Registered but unaffiliated N.J. voters can take part in Senate primary

 (AP File Photo/Rogelio V. Solis)

(AP File Photo/Rogelio V. Solis)

Registered voters in New Jersey who are unaffiliated with a political party are able to vote in Tuesday’s special primary for the U.S. Senate seat left vacant by the death of Frank Lautenberg.

About 46 percent of New Jersey voters are independent.

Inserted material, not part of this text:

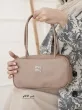 کیف miu miu - 7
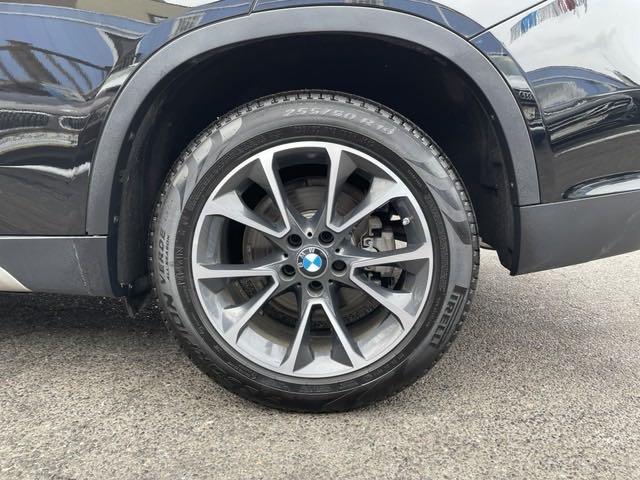 Used BMW X5 xDrive35i 2018 | Hillside Auto Outlet. Jamaica, New York Used BMW X5 xDrive35i 2018 | Hillside Auto Outlet. Jamaica, New York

They can go to their polling place and cast their primary ballot for one of the Democratic or Republican candidates, but Rider University political science professor Ben Dworkin does not expect many unaffiliated voters will do that.

“Very few people are going to vote, and virtually all of them are going to be people who are already declared and been hardcore partisans,” Dworkin said. “Really, only the most dedicated the most committed Democrats and Republicans are going to show up at the polls.”

Monmouth University political analyst Patrick Murray agrees with the Dworkin.

“Most of our primaries are not competitive and therefore even if you’re a Democrat or Republican in general elections, most people don’t feel that there’s a need to vote in primaries,” Murray said. “So we see a lot of voters who are unaffiliated just simply decide to stay home. I don’t think we’re going to see a lot of unaffiliated voters come out for this election.”

In fact, analysts don’t expect to see many voters of any stripe taking part in this election to determine the candidates who will face off in another special election on Oct. 16.

Because the special primary election is being held at a time when many people are on vacation, analysts expect voter turnout will be only about 10 percent.

Unaffiliated voters become affiliated with the party of the candidate they vote for in the primary. They can sever that tie by filing a change-of-party form with their County Board of Elections.

Democrats on the ballot are Newark Mayor Cory Booker, U.S. Reps. Rush Holt and Frank Pallone, and Assembly Speaker Sheila Oliver.

Seeking the GOP nomination are former Bogota Mayor Steve Lonegan and Dr. Alieta Eck.